(Part of a data file)
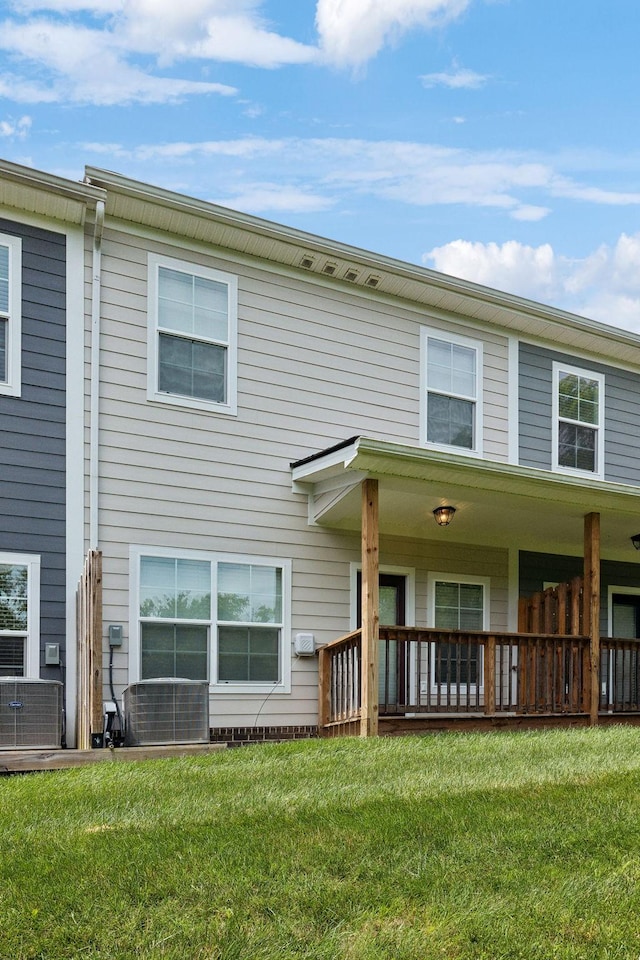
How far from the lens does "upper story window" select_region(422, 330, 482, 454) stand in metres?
10.9

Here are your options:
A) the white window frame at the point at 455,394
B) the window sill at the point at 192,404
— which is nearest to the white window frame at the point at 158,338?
the window sill at the point at 192,404

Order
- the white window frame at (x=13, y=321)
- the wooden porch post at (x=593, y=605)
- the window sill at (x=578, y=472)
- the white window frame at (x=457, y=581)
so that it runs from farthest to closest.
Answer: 1. the window sill at (x=578, y=472)
2. the white window frame at (x=457, y=581)
3. the wooden porch post at (x=593, y=605)
4. the white window frame at (x=13, y=321)

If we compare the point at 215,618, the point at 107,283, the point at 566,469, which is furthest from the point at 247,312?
the point at 566,469

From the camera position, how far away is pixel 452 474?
891cm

DIRECTIONS FOR THIS TASK:
Reproduce the data above word for word, leaving out the pictures.

SOLUTION TO THIS PROBLEM:
How far from the lens does "upper story window" select_region(422, 330, 482, 454) stand in metres?
10.9

Here are your options:
A) the white window frame at the point at 455,394
B) the window sill at the point at 192,404
— which is nearest to the white window frame at the point at 158,338?
the window sill at the point at 192,404

Order
- the white window frame at (x=13, y=321)
- the wooden porch post at (x=593, y=605)
- the window sill at (x=578, y=472)
- the white window frame at (x=457, y=581)
so that it runs from farthest to closest.
Answer: 1. the window sill at (x=578, y=472)
2. the white window frame at (x=457, y=581)
3. the wooden porch post at (x=593, y=605)
4. the white window frame at (x=13, y=321)

If we compare the point at 215,618, the point at 107,283, the point at 566,469, which is furthest from the point at 247,312?
the point at 566,469

From the camera position, how far away is pixel 452 474?
891cm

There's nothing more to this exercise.